START TEXT SECTION
You can easily and happily get by with either. Or both!
 
Both have their advantages or disadvantages. You have to figure what's best for how you work. That may even mean using both. For me it's refractometers every time, mainly 'cos it doesn't require moving and getting quite big samples to test, isn't troublesome testing hot samples, you look the part squinting through them, and most importantly they aren't any thing like as easy to break.
 
I use both as well, the refractometer allows adjustment of the OG throughout the sparge and boil and the hydrometer for the fermentation (and post) stage.
 
Good idea to buy from your local homebrew.athumb..
SOME of these shops are run by real experts who will go the extra mile for you.
Once these shops are gone they are gone.

Boots the chemist used to do homebrew but dropped it,!!!
Amazon would not hesitate to do the same if they got more profit per unit of warehouse space with something else.

I get by with the cheap and cheerfull hydrometer.
But the gadget man inside me would like a refractometer.

BTW I have no connection to any homebrew buisiness.
 
If you're doing all grain the the refractometer adds a bit of glamour on the brew day and it's exciting working out how well things are going at each stage. You feel like a right boffin.

You've got to learn how to use the refractometer, though. It's not just taking a drop and putting it on the screen unless the screen is absolutely dry. You've got to make sure you've swilled off water or a previous sample fully with the new sample on the screen and cover, which is still next to nothing. I just dangle the entire head in the wort. Then closing the screen should be done with it slightly tilted upwards so all the bubbles are pushed to the tip. You get a sharper image with less bubbles.

Don't let samples cool with the refractometer cover open, and don't cool them on a spoon first if the spoon is small. You'll get evaporation and it'll concentrate the wort and throw off the reading.

The difference between most refractometers and automatic temperature control refractometers is a sticker on them that says ATC.

You really need a hydrometer, though. Choose one with a single scale, not one with six crappy things you'll never use and will always be facing your way rather than the gravity reading. I hate my multi scale hydrometer.
 
Quite agree, Drunkula at my age the eyesight is not so good anymore.
Its a real pain trying to find and read the right scale.
END TEXT SECTION
WORK TASK 1:
Decide whether each statement agrees with the homebrew discussion: (a) one contributor uses the refractometer during the sparge and boil and the hydrometer for fermentation; (b) Boots the chemist still sells homebrew supplies; (c) a hydrometer with several scales is recommended. For each, answer yes or no and quote the words of the homebrew discussion that decide it.
WORK TASK 2:
Write out the homebrew discussion from "If you're doing" to "off the reading.", substituting "liquid" for each "wort".
WORK TASK 3:
Resume the homebrew discussion about refractometers and hydrometers from the point where it stops.
The items play no part in this work.
START RECORDED INFORMATION
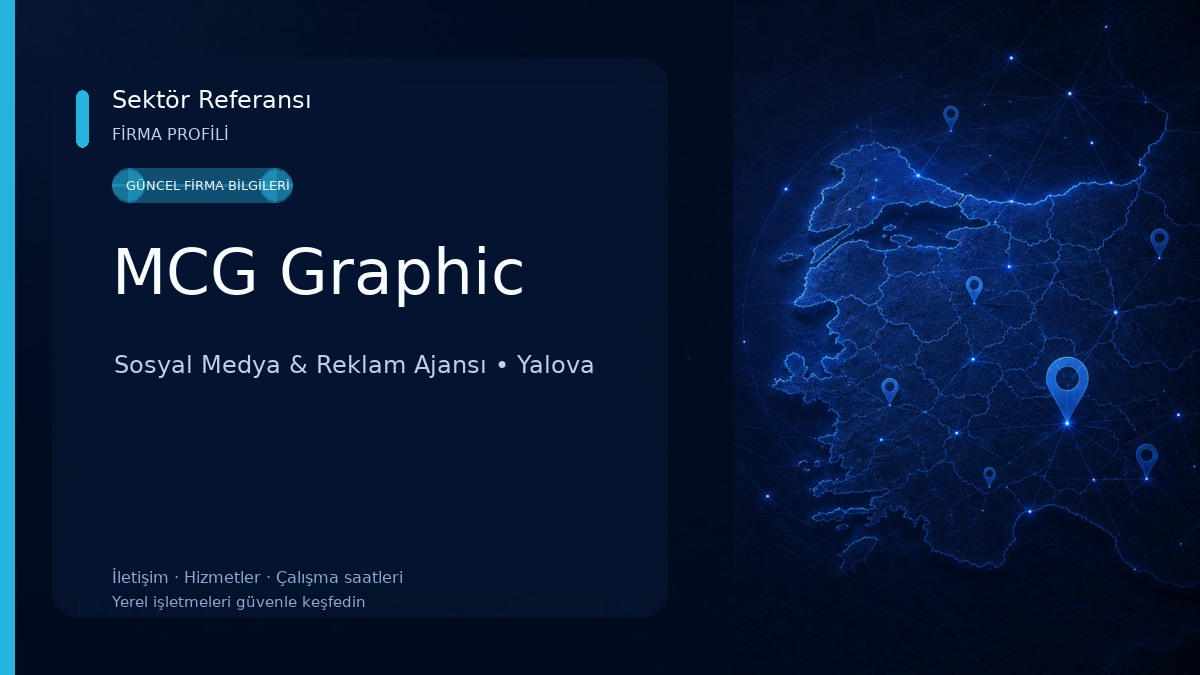 Sektör Referansı
FİRMA PROFİLİ

GÜNCEL FİRMA BİLGİLERİ

MCG Graphic

Sosyal Medya & Reklam Ajansı • Yalova

İletişim · Hizmetler · Çalışma saatleri
Yerel işletmeleri güvenle keşfedin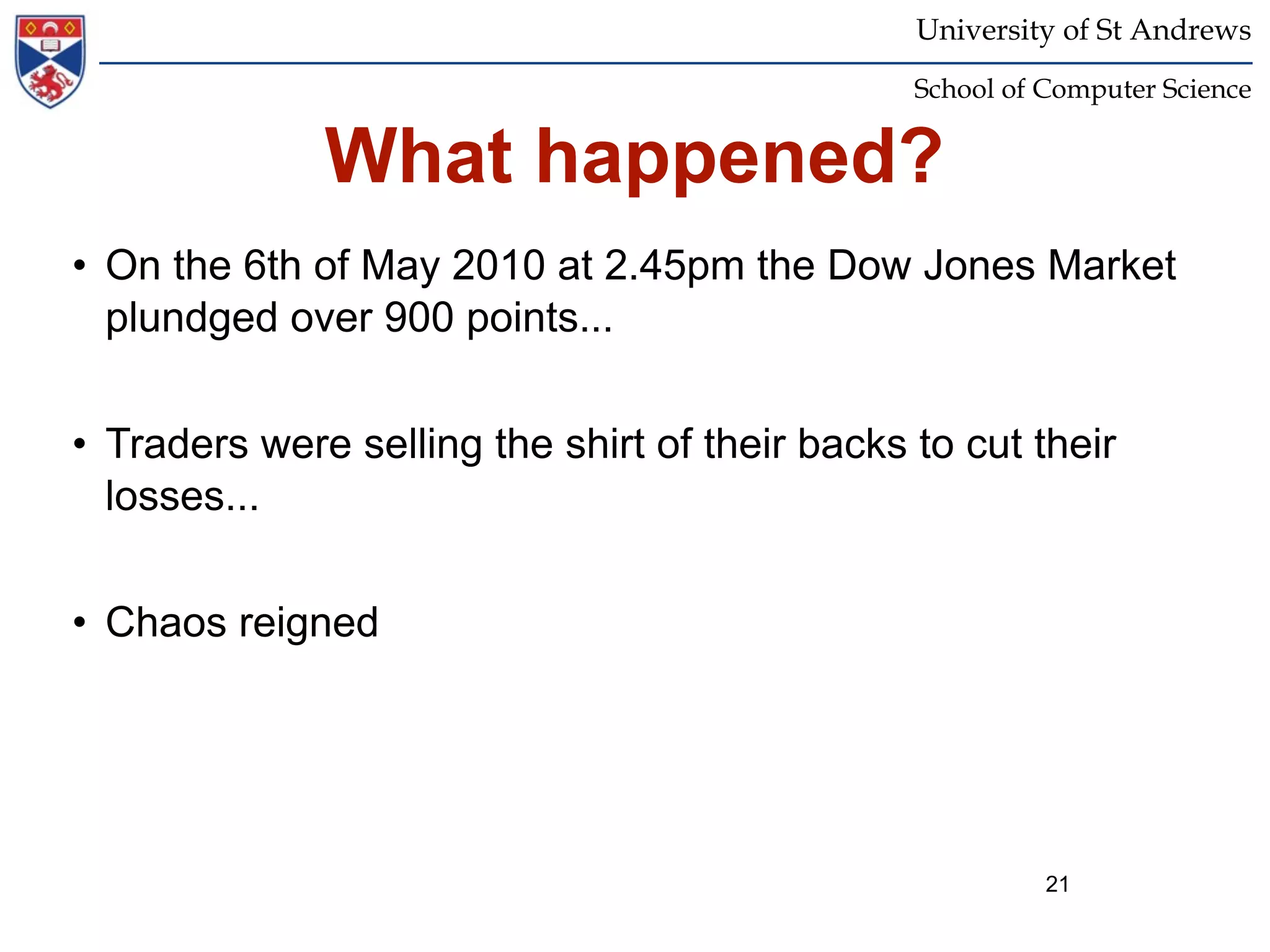 University of St Andrews

School of Computer Science

What happened?

• On the 6th of May 2010 at 2.45pm the Dow Jones Market plundged over 900 points...

• Traders were selling the shirt of their backs to cut their losses...

• Chaos reigned

21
END RECORDED INFORMATION
ANSWER SECTION 1:
(a) Yes: "the refractometer allows adjustment of the OG throughout the sparge and boil and the hydrometer for the fermentation (and post) stage"
(b) No: "Boots the chemist used to do homebrew but dropped it"
(c) No: "Choose one with a single scale"

ANSWER SECTION 2:
If you're doing all grain the the refractometer adds a bit of glamour on the brew day and it's exciting working out how well things are going at each stage. You feel like a right boffin.

You've got to learn how to use the refractometer, though. It's not just taking a drop and putting it on the screen unless the screen is absolutely dry. You've got to make sure you've swilled off water or a previous sample fully with the new sample on the screen and cover, which is still next to nothing. I just dangle the entire head in the liquid. Then closing the screen should be done with it slightly tilted upwards so all the bubbles are pushed to the tip. You get a sharper image with less bubbles.

Don't let samples cool with the refractometer cover open, and don't cool them on a spoon first if the spoon is small. You'll get evaporation and it'll concentrate the liquid and throw off the reading.

ANSWER SECTION 3:
Just make sure that the refractometer you receive is actually one for sugar content... I got mine from eBay and when it arrived it was blatantly obvious that it was for measuring salinity instead of sugar content. It still had a specific gravity scale though, so muggins here thought I could still use it... NOPE. Readings completely out-of-kilter versus the hydrometer, even having recalibrated it five or six times. Sent it back and got myself a proper one now, but still to use it on my first brew, By the way, anyone know how to use the BRIX scale? seems a but mystical to me...

IMG_4549.JPG
 
You really need a hydrometer, though. Choose one with a single scale, not one with six crappy things you'll never use and will always be facing your way rather than the gravity reading. I hate my multi scale hydrometer.
I hate mine too.
Where do you find single scale ones?
 
I hate mine too.
Where do you find single scale ones?
If you look online for a 'lab' hydrometer rather then one designed for home brewers then you will have more success I think (although I'm sure they will be also be more expensive, but possibly also more accurate) - for example take a look at Hydrometers for measuring the specific gravity of a fluid

The trick seems to be to search online for 'volumetric hydrometer'
 
I find a refractometer great for taking daily reading from small samples and tracking the progress of fermentation, bubbles in airlocks are notoriously unreliable guides. I use a hydrometer for OG and FG because I personally trust the results more as my calculated FG‘s never match up between devices and it’s the tool I‘ve used the longest.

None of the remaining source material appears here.